Советская и российская историографии считают 20 апреля днём завершения Московской битвы. Утром этого дня вышла директива Военного совета Западного фронта, приказывающая «привести в полное оборонительное состояние занимаемые позиции» [Московская битва в хронике фактов и событий. М., 2004. С. 463]. На основании директивы перешли к обороне все армии Западного фронта. Немецкая авиаразведка уже до конца месяца отмечала интенсивные строительные работы, возведение бункеров, опорных пунктов, создание заградительных сооружений. Отметим, что войска Калининского фронта продолжали, как и прежде, безуспешные атаки, стремясь сковать как можно больше немецких соединений и не допустить их переброску в район Демянска в надежде ликвидировать там немецкий «котел».

Казалось, в этой ситуации практически вся боевая и транспортная авиация Западного фронта будет работать в интересах окружённых войск. Однако не следует делать поспешных выводов о благополучном положении с поставками с Большой земли: боеприпасов в группе Белова почти всегда не хватало, а временами складывалось поистине катастрофическое положение. Более половины отправленных грузов не доходило до назначения, малочисленные орудия и миномёты бездействовали. В одном из документов ВВС фронта утверждалось, будто в район Вязьмы – Дорогобужа каждую ночь подавалось с подмосковных аэродромов от 50 до 90 т различных грузов. «Если бы это было так!» – с горечью воскликнул генерал Белов, когда после войны прочитал отчёт [сообщил генерал-лейтенант А.Ф. Ковачевич, зам. начальника ВВА].

## ЧТО СДЕЛАТЬ
A. Перечислите всё, что, согласно тексту о Московской битве, немецкая авиаразведка отмечала до конца месяца.
B. Пожалуйста, продолжите текст о Московской битве, начав сразу после его последнего предложения.
Записи никак не связаны с текстом о Московской битве.

## ПРЕДОСТАВЛЕННЫЕ ДАННЫЕ
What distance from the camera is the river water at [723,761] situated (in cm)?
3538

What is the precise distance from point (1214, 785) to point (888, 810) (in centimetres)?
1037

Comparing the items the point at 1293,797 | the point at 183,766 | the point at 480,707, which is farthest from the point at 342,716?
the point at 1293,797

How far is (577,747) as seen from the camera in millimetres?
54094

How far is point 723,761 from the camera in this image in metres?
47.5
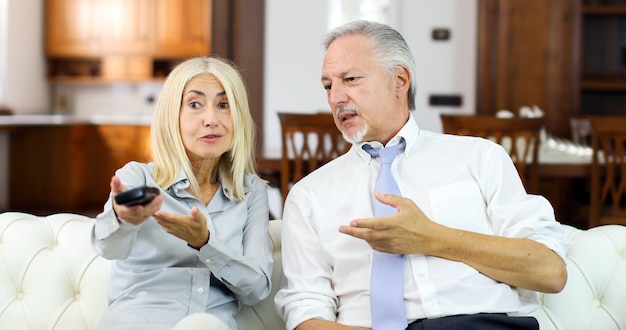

## ОТВЕТЫ ПО ПОРЯДКУ
A.
- интенсивные строительные работы
- возведение бункеров
- опорные пункты
- создание заградительных сооружений

B.
Несмотря на многие организационные упущения, недостаток самолётов, средств связи и радистов, малое число опытных минёров-подрывников, масштабы диверсионных действий, особенно на коммуникациях, в тылу врага постоянно возрастали – это стало прямым следствием регулярных полётов транспортных самолётов за линию фронта, осуществлявших в числе прочего доставку взрывчатых веществ. Пусть диверсии не были согласованными по месту и времени, но вызывали серьёзную тревогу противника. Согласно данным главной железнодорожной дирекции группы армий «Центр», количество партизанских налётов на объекты железнодорожного транспорта в первой половине 1942 г. росли от месяца к месяцу и составляли: в январе – 5, феврале – 6, марте – 27, апреле – 65, мае – 145; количество подорвавшихся на минах паровозов равнялось: в феврале – 5 (в ремонте 2), в марте – 5 (2), в апреле 13 (6), в мае – 25 (13); количество сильно повреждённых и полностью выведенных из строя вагонов составляло: в январе – 0, феврале – 0, марте – 57, апреле – 45, мае – 166. [Pottgisser H. Die Deutsche Reichsbahn im Ostfeldzuge, 1939–1944. Stuttgart, 1960. S. 155].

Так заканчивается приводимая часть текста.